Cuba Actually Had Arcades. Today They Were All Shut Down.

Cuba has formally cracked down on its nascent arcade businesses, specifically forbidding their operation after they had opened and operated in a gray area uncovered by the law there for the past three years.

Arcades and movie theaters are banned—"immediately"—Cuba's government said on Saturday, according to the CBC. These establishments are not among the 200 types of independent enterprises authorized by the Communist state.

But, explains the CBC, they had sprouted up using licenses for businesses that are—typically as independent restaurants, even though the food and refreshments they served were ancillary to the entertainment these parlors offered.

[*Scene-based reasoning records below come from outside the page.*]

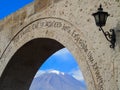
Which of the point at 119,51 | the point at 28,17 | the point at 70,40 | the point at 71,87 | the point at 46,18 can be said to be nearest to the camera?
the point at 119,51

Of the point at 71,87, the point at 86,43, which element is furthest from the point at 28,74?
the point at 71,87

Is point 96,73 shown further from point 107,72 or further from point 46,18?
point 46,18

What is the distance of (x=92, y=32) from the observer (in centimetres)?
671

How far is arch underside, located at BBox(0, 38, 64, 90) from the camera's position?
897cm

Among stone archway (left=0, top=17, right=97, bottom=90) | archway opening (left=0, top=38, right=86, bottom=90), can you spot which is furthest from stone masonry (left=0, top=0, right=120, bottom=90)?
archway opening (left=0, top=38, right=86, bottom=90)

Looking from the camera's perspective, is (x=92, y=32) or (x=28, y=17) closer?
(x=92, y=32)

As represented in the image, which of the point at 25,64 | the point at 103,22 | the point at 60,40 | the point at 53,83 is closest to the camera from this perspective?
the point at 103,22

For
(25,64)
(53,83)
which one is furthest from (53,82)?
(25,64)

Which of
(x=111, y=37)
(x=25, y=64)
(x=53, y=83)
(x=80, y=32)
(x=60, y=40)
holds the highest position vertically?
(x=53, y=83)

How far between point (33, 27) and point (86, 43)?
206 cm

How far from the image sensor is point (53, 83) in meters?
80.6

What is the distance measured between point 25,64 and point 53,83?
7133 cm

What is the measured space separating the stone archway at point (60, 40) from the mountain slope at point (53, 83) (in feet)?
203

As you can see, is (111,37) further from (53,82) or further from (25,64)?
(53,82)
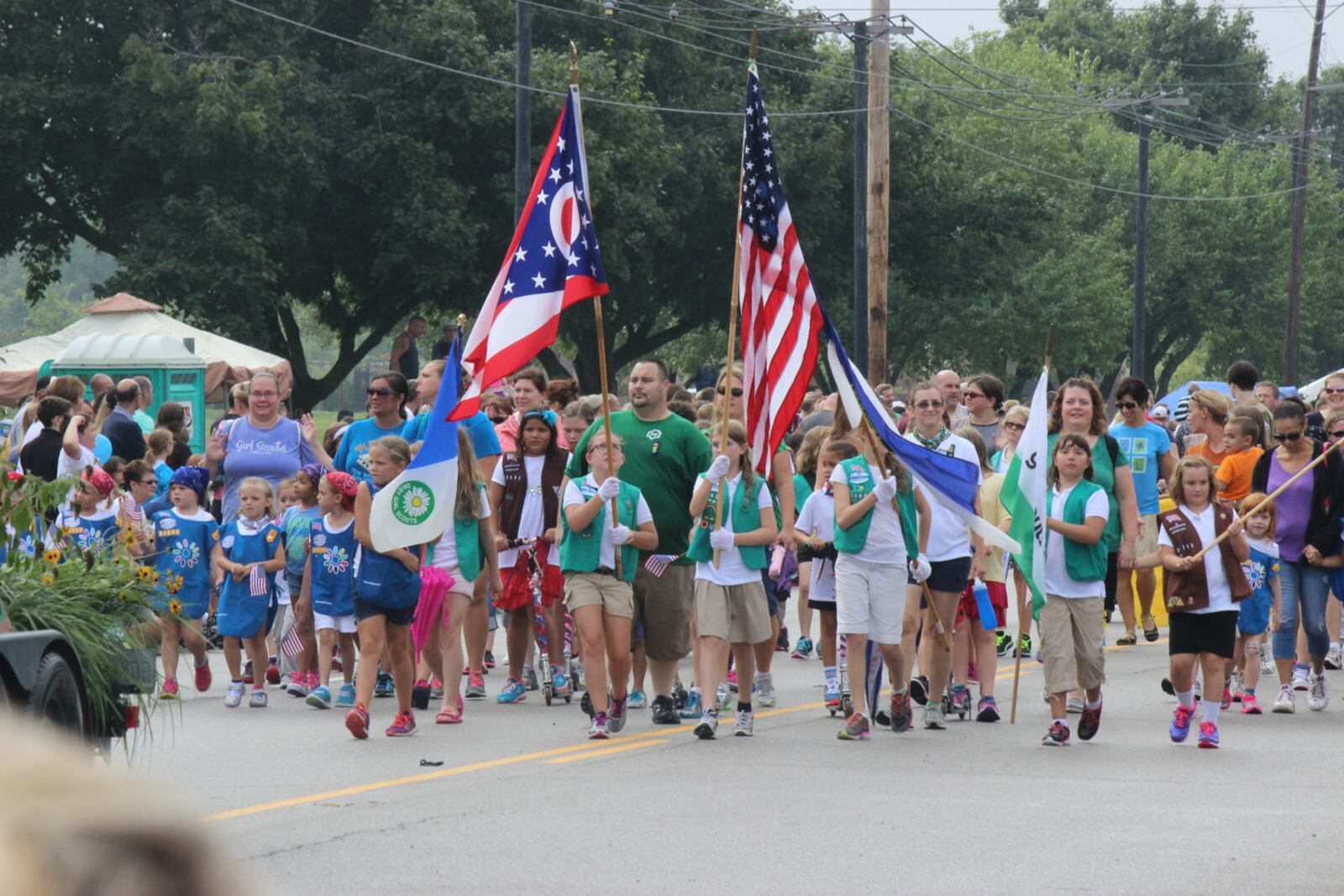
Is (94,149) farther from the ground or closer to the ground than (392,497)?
farther from the ground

Some arcade and cinema owners had sunk large sums into launching or improving their businesses—"which range from modest to flashy and offer the latest Hollywood blockbusters and fast-paced video games," the CBC reported.

Owners complained that they should have been given a window of time in which to wind down their operations—and potentially recover some of that investment. Parents and kids alike complain that there now is nothing to do.

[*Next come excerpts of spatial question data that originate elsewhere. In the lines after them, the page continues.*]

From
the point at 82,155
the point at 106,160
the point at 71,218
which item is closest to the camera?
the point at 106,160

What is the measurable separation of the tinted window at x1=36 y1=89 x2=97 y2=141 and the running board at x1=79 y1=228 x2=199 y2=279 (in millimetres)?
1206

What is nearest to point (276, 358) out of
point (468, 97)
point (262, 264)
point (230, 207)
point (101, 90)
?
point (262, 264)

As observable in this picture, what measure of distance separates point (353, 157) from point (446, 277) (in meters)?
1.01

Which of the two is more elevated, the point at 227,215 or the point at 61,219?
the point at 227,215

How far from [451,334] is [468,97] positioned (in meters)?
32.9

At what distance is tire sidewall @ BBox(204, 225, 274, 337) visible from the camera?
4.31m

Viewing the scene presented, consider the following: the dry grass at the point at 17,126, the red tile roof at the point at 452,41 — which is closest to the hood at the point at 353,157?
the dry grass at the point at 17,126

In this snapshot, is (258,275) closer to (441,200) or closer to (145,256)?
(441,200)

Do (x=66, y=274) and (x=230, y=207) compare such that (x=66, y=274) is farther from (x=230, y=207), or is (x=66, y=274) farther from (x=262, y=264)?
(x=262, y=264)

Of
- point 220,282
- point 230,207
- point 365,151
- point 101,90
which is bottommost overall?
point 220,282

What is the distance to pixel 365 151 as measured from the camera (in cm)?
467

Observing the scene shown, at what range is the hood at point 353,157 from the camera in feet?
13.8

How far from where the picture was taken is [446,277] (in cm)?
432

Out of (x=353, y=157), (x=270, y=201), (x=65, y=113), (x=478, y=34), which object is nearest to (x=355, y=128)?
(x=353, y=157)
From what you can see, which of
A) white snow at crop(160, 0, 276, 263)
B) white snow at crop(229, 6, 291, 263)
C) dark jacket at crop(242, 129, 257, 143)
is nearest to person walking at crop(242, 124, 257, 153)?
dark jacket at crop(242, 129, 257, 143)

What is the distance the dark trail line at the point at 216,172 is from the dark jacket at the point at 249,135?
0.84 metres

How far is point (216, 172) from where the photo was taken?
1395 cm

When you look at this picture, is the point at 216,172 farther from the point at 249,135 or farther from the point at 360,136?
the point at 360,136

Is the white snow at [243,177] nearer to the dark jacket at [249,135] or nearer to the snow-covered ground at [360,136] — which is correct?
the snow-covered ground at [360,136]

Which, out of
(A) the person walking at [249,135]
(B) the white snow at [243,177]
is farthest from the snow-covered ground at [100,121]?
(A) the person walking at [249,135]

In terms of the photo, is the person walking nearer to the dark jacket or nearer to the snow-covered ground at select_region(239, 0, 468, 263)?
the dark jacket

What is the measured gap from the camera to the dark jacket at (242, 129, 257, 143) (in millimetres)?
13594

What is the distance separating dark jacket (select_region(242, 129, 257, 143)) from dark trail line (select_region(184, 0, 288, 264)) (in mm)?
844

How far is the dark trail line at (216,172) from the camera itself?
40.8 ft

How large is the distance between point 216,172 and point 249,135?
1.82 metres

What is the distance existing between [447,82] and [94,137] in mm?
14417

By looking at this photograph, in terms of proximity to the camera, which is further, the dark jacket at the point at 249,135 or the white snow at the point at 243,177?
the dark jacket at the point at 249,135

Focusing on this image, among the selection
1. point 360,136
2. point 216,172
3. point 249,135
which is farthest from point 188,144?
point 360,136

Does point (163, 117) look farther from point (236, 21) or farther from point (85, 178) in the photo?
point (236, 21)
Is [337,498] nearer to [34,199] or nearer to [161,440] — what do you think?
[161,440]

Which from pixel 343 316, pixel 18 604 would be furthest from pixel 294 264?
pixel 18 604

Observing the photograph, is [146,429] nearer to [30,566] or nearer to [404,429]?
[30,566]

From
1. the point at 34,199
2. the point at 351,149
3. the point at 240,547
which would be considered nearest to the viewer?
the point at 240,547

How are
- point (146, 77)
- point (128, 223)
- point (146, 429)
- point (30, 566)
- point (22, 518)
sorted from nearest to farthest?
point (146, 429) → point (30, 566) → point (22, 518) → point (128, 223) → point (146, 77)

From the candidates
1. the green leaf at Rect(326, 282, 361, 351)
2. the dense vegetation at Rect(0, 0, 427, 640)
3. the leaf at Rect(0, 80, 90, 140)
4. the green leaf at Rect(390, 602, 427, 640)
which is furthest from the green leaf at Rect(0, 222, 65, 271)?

Earlier, Cuba's official newspaper for the Communist Party youth inveighed against the arcades, saying they promote "frivolity, mediocrity, pseudo culture and banality." That put handwriting on the wall for a crackdown.

Cuba, in 2010, instituted economic reforms that allowed, among other things, the sale of homes and used cars, and authorized certain types of private-sector jobs. Cuba's communist party newspaper said on Saturday that the elimination of cinemas and arcades was necessary to keep that economic reform program going forward in an orderly manner.

"This is not, in any way, taking a step back," it said. "On the contrary, we will keep advancing decidedly in the updating of the Cuban economic model."